By combining the flexibility of 3D printing with the mechanical properties of metal, this technology has found uses across industry, from inserts with cooling channels through lightweight structures for the aerospace industry, to complex parts to be used in highly demanding environments. Typical uses include fully functional prototyping, creating production tools, tooling for moulds or inserts, housings, ductwork, heat exchangers and heatsinks.

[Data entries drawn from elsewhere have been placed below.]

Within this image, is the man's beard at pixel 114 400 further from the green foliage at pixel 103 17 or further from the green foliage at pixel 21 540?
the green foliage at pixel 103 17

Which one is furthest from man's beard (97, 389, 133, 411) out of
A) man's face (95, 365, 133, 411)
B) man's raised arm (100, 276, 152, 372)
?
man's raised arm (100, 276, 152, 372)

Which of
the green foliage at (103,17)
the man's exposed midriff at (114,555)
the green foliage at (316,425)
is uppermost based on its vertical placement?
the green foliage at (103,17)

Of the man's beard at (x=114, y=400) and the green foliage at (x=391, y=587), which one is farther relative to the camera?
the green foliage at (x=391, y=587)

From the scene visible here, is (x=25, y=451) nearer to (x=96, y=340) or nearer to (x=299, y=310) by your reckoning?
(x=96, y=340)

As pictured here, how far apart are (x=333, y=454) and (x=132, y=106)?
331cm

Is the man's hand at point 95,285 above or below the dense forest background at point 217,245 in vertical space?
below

Of course, different metals lend themselves to the printing of different objects, for example:
- Stainless Steel: Perfect for objects that will come into contact with corrosive liquids, water or steam, due to the superb corrosion resistance
- Bronze: Pump impellors and marine propellers, fixtures and more decorative items, such as vases
- Gold: Can be used to print jewellery
- Nickel: Can be used to print turbine engine parts or even coins
- Aluminum: Ideal for metal objects, especially where lightweighting is required, such as with airframe parts
- Titanium: Capable of producing very strong, accurate parts such as medical implants (e.g. hip joints) and other solid fixtures and objects
Different 3D printing techniques use different solutions for industry with different materials and complexity, meaning that the cost of 3D printing in metal can vary substantially. However, most of the cost comes from the 3D printing machines, which can be a large proportion of overall costs for a production run, alongside labour, materials, preparation and post-processing. The requirement for high-quality powdered materials also adds to the cost of 3D metal printing as they are more expensive than non-powdered metals in the same quantities.
As mentioned, printer prices can be high, with costs of several or even hundreds of thousands of pounds, although these prices are comparable to a high quality CNC machine tool of a similar size. As technology and the market size improves, it is expected that the price of 3D printing machines will decrease.
As well as the cost of materials and the printer, there are design costs for the objects to be created. This can involve the need to buy specialist software or hire the services of CAD engineers with specialist knowledge of 3D printing. There are, of course, other labour costs for the operation and maintenance of the machines.
Finally, there are costs associated with post processing of printed parts. This can include cleaning, heat treatment, the removal of support structures and applying coatings to the surface.
3D printing with metal, or additive manufacturing, allows for parts to be made with almost the same strength as regular metal objects.
While it can be expensive and is not well-suited to replacing conventional manufacturing for high volume production of standard items, it is ideal for making smaller, complex items. 3D printing with metals also assists with lightweighting for parts used in industries including aerospace and automotive.